La prima rappresentazione teatrale del testo, dopo quasi settant'anni dalla scrittura (e censura), coincide non casualmente con l'evento EXPO 2015 a Milano. Esiste un filo conduttore che unisce il testo, lo spettacolo oggi e l'Esposizione di Milano?  
Da lombarda, che non ha ancora visitato l'EXPO, la prima assonanza che provo è con l'analoga speranza di creare una città nuova, abitazioni moderne, ricchezza, attrazione per i turisti stranieri, laddove ci sono periferia, abbandono, mancanza di risorse economiche. Mussolini prima della guerra all' EUR. Il Comune di Milano, il comitato organizzatore dell' Expo 2015, e tanti enti e investitori a vario titolo, nella zona di Rho-Pero. Questo per parlare solo degli aspetti positivi...

Il progetto di Mussolini non è stato portato a termine, come sappiamo, e infatti la pièce è ambientata nell'immediato dopoguerra, presso il cantiere dell' E42, dove sono accampati promiscuamente sfollati romani, che hanno perso la casa sotto i bombardamenti, come pure immigrati da varie parti d'Italia. Ed ecco il secondo nodo che lega all'oggi il testo di Luigi Squarzina: immigrati italiani, sul palcoscenico del Teatro India, senza lavoro, senza casa, che si arrabattano con mille mezzi, più o meno legali, per riuscire a sopravvivere. 
Nella realtà odierna migranti stranieri, sopravvissuti anche loro a guerre e persecuzioni come gli sfollati dell' E42, che cercano di arrivare in Italia nella speranza di una nuova vita.
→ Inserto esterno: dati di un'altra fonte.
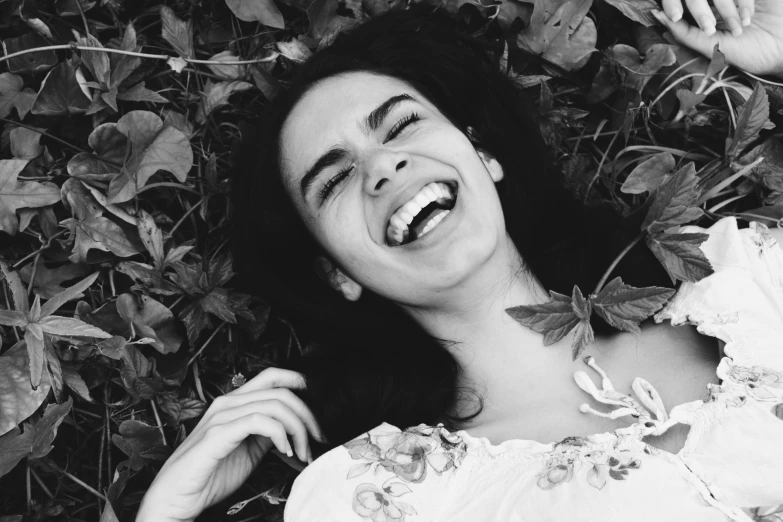 a black and white photo of a smiling woman, a black and white photo, pexels contest winner, laying down in the grass, dua lipa, evil insane smiling laugh, frida castelli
E come sui barconi troviamo l'umanità più varia, anche sul palcoscenico del Teatro India gli sfollati sono assai diversi fra loro.

C'è la vedova disperata con due figlie, una gravemente malata; la coppia di innamorati; il fotografo che non ha più pellicola per poter lavorare; l'idealista testa calda, che però si lascerà corrompere; il poliziotto ambiguo e viscido; e molti ancora. Due personaggi sugli altri, a rappresentare l'Italia che stava cambiando, il professore ex-fascista che ha perso un figlio durante la guerra, interpretato da Luciano Virgilio. E lo scrittore fallito, anche lui ex-fascista ma già riciclatosi, che vuole speculare su quell'area, attirando investitori stranieri che vogliono costruire alberghi di lusso. Per questo corrompe il giovane idealista affinché convinca i profughi (sempre italiani, ricordatelo) che è necessario lo sgombero. Lo scrittore, emblema di un' Italietta sempre pronta a salire sul carro del vincitore, è magistralmente interpretato da Stefano Santospago, che appare in scena, in mezzo agli sfollati vestiti quasi di stracci, in completo di lino bianco, accompagnato dalla figliastra, di cui sperpera il patrimonio in quanto tutore.
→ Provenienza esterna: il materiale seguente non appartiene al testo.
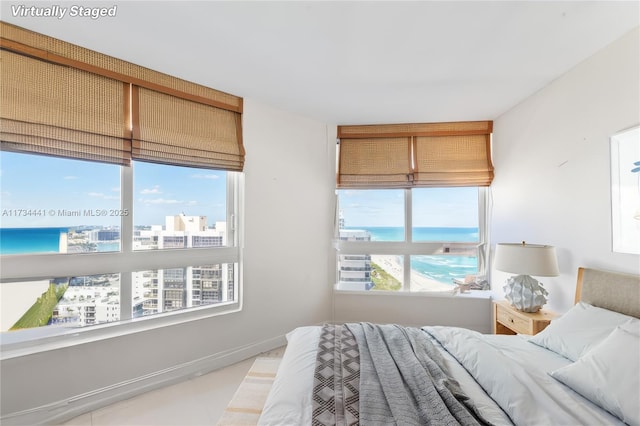 bedroom with a water view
Squarzina, e con lui il regista Piero Maccarinelli, non lasciano vincere facilmente lo scrittore-speculatore: gli abitanti di E42 si rivoltano contro la polizia, animati dal giovane corrotto ma poi rinsavito. Ma alla fine gli sfollati si dovranno incamminare verso un vero e proprio campo profughi, il Campo Parioli (verrebbe da sorridere, se non fosse che questo campo, poi bidonville, è esistito davvero fino al 1958, quando si è cominciato a costruire il Villaggio Olimpico).
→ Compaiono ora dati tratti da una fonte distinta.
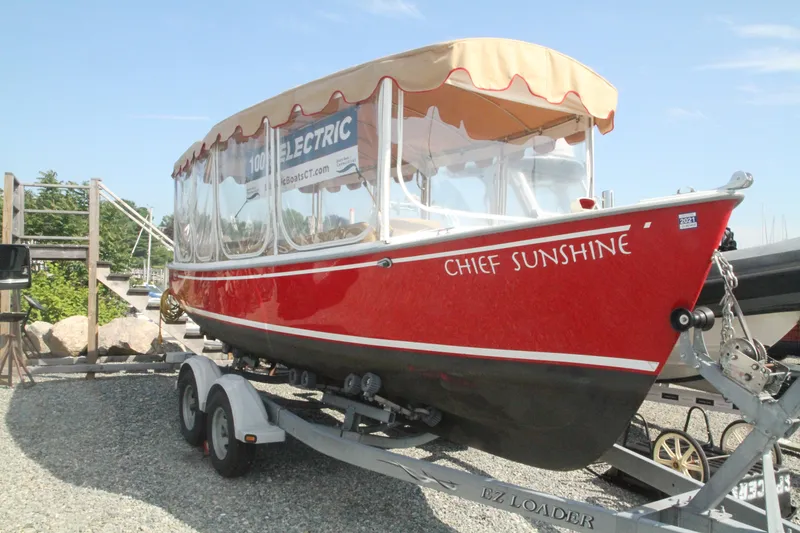 The Image of 2004 Duffy 21 Classic electric boat "Chief Sunshine" on trailer, vibrant red with canopy. - 1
La scenografia povera, formata da letti e tavoli grezzi, rende bene l'ambiente in cui potevano vivere gli sfollati. Sullo sfondo dei grandi schermi, dove scorrono le immagini dell' Eur "incompleto". Bravissimi tutti gli altri attori giovani, allievi della "Silvio d'Amico" e del Centro Sperimentale di Cinematografia.

Uno spettacolo che meritava di essere finalmente scoperto, e non solo perché del grande Squarzina, ma per i tanti spunti di riflessione che offre allo spettatore italiano.

Mi auguro che venga riproposto nella prossima stagione, possibilmente al Teatro Argentina, dove le due ore e mezza senza intervallo saranno più "godibili" rispetto al Teatro India. Anche la spettatrice curiosa e appassionata rischia un crollo fisico, a causa delle poltroncine incollate le une alle altre e scomodissime, dove non è possibile né appoggiare i piedi a terra, né spostare un braccio. Per non parlare della mancanza di aria condizionata e dell'esterno in semi abbandono. Buona l'idea di allestire un aperitivo gratuito nel foyer, ma non basta per colmare queste carenze davvero essenziali. 

Speriamo che il direttore del Teatro di Roma Antonio Calbi, o chi per lui, ci metta mano prima dell'inizio della prossima stagione.